Entre a Ordem e a Estagnação

 

Entre a Ordem e a Estagnação

A inscrição “Ordem e Progresso”, presente no centro da bandeira nacional, configura-se como a manifestação simbólica mais eloquente da profunda influência exercida pelo positivismo de Auguste Comte sobre o ideário republicano brasileiro. Inspirada na convicção comteana de que a ciência deveria constituir-se como guia supremo da organização social, essa máxima foi alçada à condição de lema oficial da nascente República. No entanto, a concretização histórica de tal preceito revelou-se marcada por uma apropriação seletiva, quando não francamente distorcida, de seus fundamentos originais. No contexto brasileiro, a noção de “ordem” acabou sendo transmutada em sinônimo de imobilismo institucional e de manutenção obstinada do status quo, ao passo que o “progresso”, entendido como transformação coletiva, emancipatória e estrutural, permanece relegado à condição de promessa recorrente — sempre evocada, mas jamais plenamente efetivada.

Com efeito, Comte idealizava uma sociedade regida por elites técnico-científicas, dotadas de capacidade para orientar racionalmente o destino humano rumo ao estágio positivo, o qual representaria, em sua visão, o ápice da maturidade intelectual da humanidade. Contudo, quando se examina o cenário brasileiro contemporâneo, o que se observa, em flagrante contraste com tal ideal, é a persistência de um modelo econômico estruturalmente dependente e marcadamente extrativista, orientado prioritariamente para a exportação de commodities e para a satisfação de demandas oriundas de centros hegemônicos. Em vez de configurar um avanço racional e soberano, essa configuração reforça a lógica da subordinação econômica e compromete, de maneira substancial, qualquer pretensão de autonomia nacional no interior do sistema-mundo.

Ademais, conquanto o agronegócio seja frequentemente enaltecido como principal alicerce do crescimento econômico nacional, importa reconhecer que seus benefícios encontram-se concentrados em mãos de poucos, enquanto os custos sociais e ambientais são amplamente distribuídos entre os segmentos mais vulneráveis da população. A degradação dos ecossistemas, a expropriação sistemática de comunidades tradicionais e o progressivo esvaziamento das economias locais constituem, em conjunto, o reverso sombrio desse suposto “progresso”, o qual, em sua essência, revela-se excludente, assimétrico e desvinculado de qualquer projeto nacional genuinamente inclusivo ou democrático.

[Seção de dados]
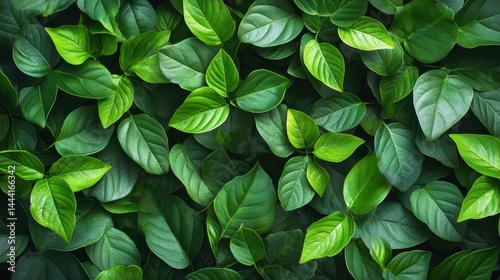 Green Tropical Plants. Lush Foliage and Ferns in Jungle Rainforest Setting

[Enunciado] Transcreva, sem mudar nada, a parte do texto sobre o lema da bandeira que começa em “Com efeito, Comte” e vai até “interior do sistema-mundo.”.

[Sua solução]
Com efeito, Comte idealizava uma sociedade regida por elites técnico-científicas, dotadas de capacidade para orientar racionalmente o destino humano rumo ao estágio positivo, o qual representaria, em sua visão, o ápice da maturidade intelectual da humanidade. Contudo, quando se examina o cenário brasileiro contemporâneo, o que se observa, em flagrante contraste com tal ideal, é a persistência de um modelo econômico estruturalmente dependente e marcadamente extrativista, orientado prioritariamente para a exportação de commodities e para a satisfação de demandas oriundas de centros hegemônicos. Em vez de configurar um avanço racional e soberano, essa configuração reforça a lógica da subordinação econômica e compromete, de maneira substancial, qualquer pretensão de autonomia nacional no interior do sistema-mundo.